Per la cronaca, It Was Beautiful non è stato il festival di lacrime che mi aspettavo inizialmente. Non fraintendetemi, fa uno sforzo per affrontare alcune questioni abbastanza sentimentali, tra cui malattie terminali, destini ineluttabili e i desideri morenti di estranei. Cattura molti di questi aspetti con estrema cura e compassione, certo, ma manca il bersaglio in alcuni aspetti del design. Prendi il protagonista, ad esempio. Con tutto il rispetto, gli sviluppatori non avrebbero potuto scegliere un peggiore e, onestamente, un pesce che è universalmente odiato per essere il protagonista del gioco: un pesce angler con denti affilati e un bulbo pendente, per giunta. Funziona, dato l’ambientazione del gioco – un’ambientazione che ruota in gran parte attorno alle acque più buie del mare e ai pesci che le popolano – ma è difficile che sia una lettera d’amore per Finding Nemo.

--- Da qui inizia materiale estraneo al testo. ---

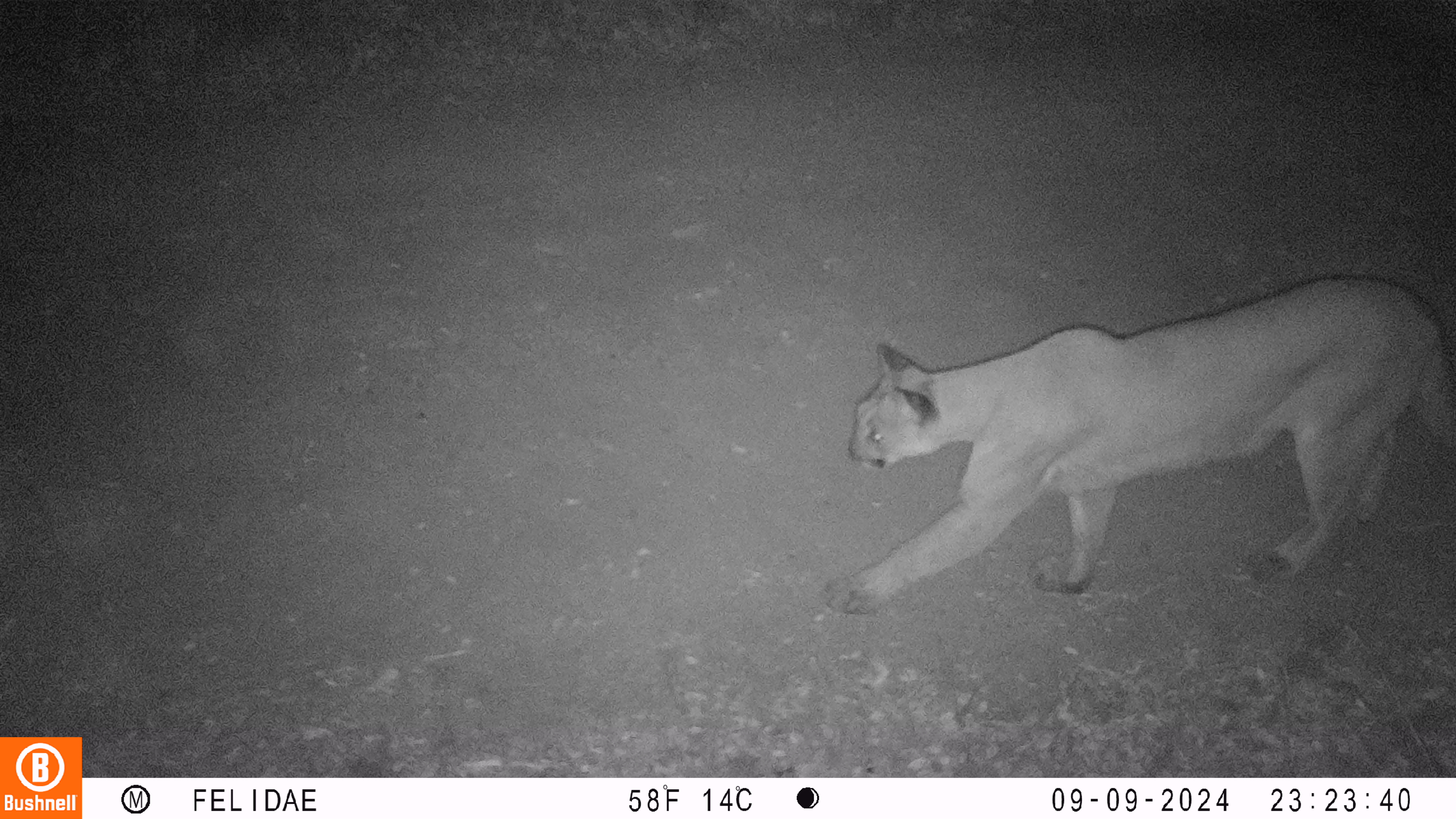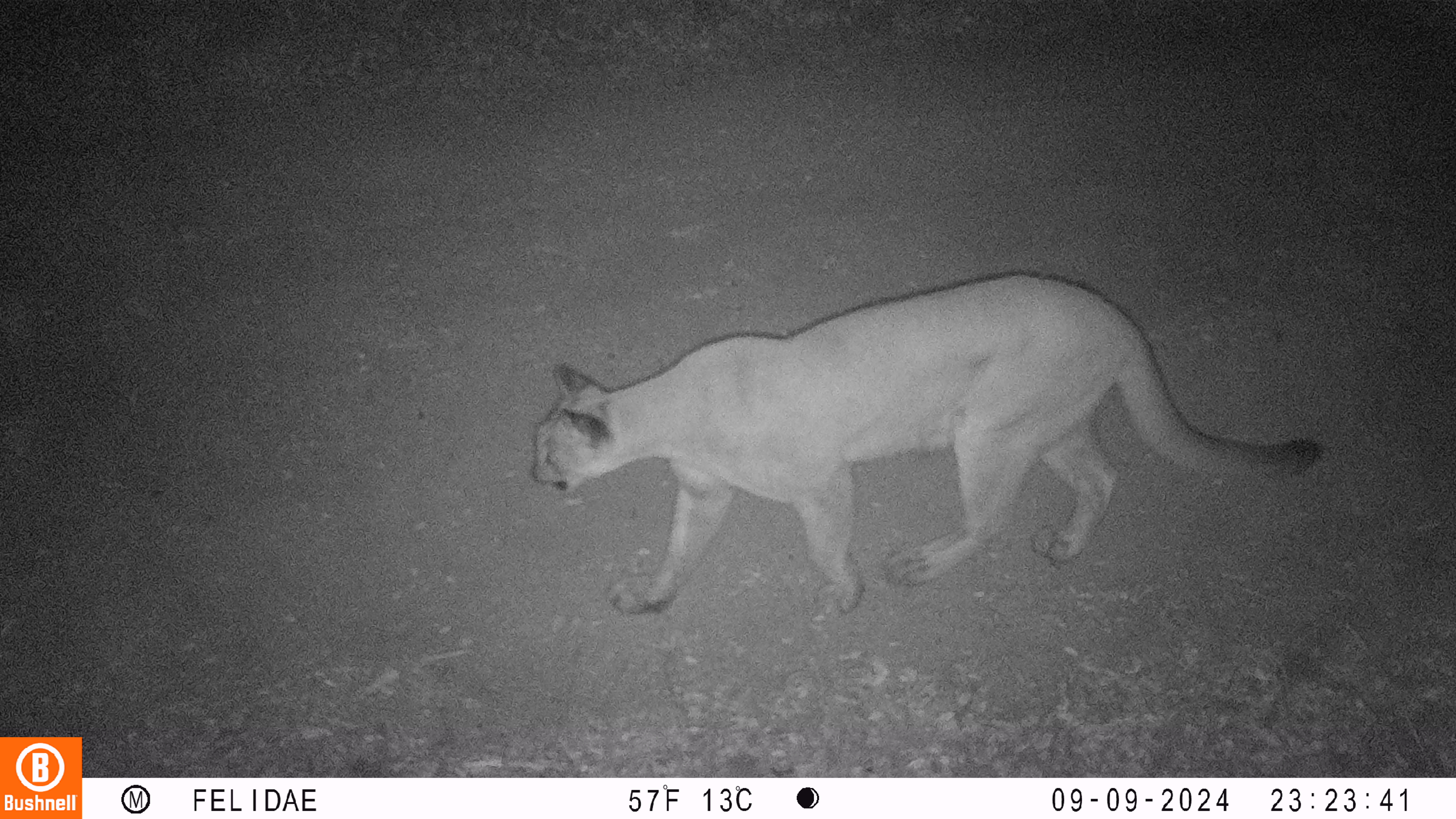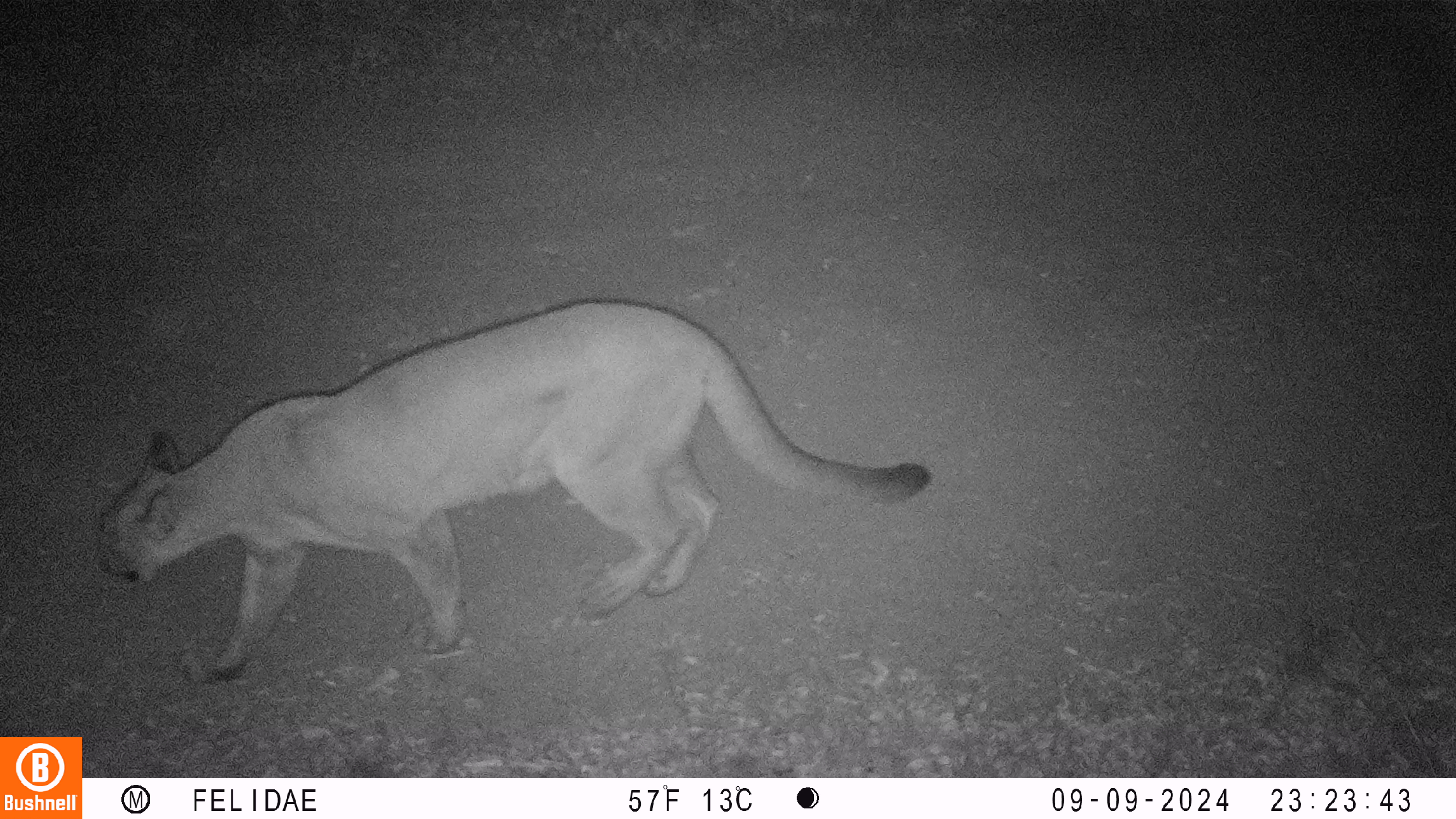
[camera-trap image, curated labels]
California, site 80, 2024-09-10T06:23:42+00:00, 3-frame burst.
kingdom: Animalia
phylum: Chordata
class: Mammalia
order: Carnivora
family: Felidae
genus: Puma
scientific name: Puma concolor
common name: puma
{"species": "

Sul lato opposto dell’eroe del gioco piuttosto discutibile, gli effetti visivi sono sorprendentemente buoni qui. Bene, dico che sono buoni come se stessi affermando apertamente che sono al di là dei confini di un’avventura indie, quando in realtà sono un po’ più minimalisti rispetto ai titoli oceanici più comuni. In altre parole, non è sulla stessa scala nautica di, diciamo, Subnautica – quindi se è questo che stai cercando, non aspettarti di scoprire dettagli intricati o flora ipnotizzante qui. Tuttavia, rende chiaro fin dall’inizio che questo non è un capolavoro visivo di pezzi mobili e acquerelli, ma piuttosto, una storia – una storia che, sebbene limitata dalle sue dimensioni e complessità, ha un messaggio che vuole condividere con te. E credo che riesca a trasmettere quel messaggio in modo incredibile – anche con il suo eroe dai denti affilati che si trova al centro dell’attenzione.
Verdetto

It Was Beautiful è un affare indie breve ma sorprendentemente pulito e ben orchestrato che fa uno sforzo consapevole per estrarre alcune emozioni dai suoi giocatori con una narrazione toccante e una morale significativa relativa all’importanza di essere in grado di realizzare i propri sogni nel tempo che si ha sulla Terra, sia esso umano, una pianta o un pesce angler nelle profondità più buie dell’oceano. C’è molto peso in questo senso, e quindi, se sei un appassionato di storie tristi con scenari plausibili e l’occasionale marea di emozione, allora c’è una buona possibilità che ti piacerà portare questo particolare pesce angler a nuotare per un’ora o più. Non è quasi sulla stessa lunghezza d’onda di Journey, ammetto, ma vale sicuramente la pena controllare se stai attivamente cercando di raschiare il barile per un tuffo nell’abisso.
Era Bella Recensione (PC)
Non Il Solito Abitante Del Fondo
It Was Beautiful prende l'iniziativa di tirare le corde del tuo cuore con un messaggio semplice ma sorprendentemente sincero sulla malattia, l'amore e, soprattutto, l'accettazione. È un gioco semplice, e non sempre colpisce i punti giusti, ma per un'avventura indie, si classifica sicuramente come una delle storie più memorabili nell'acquario.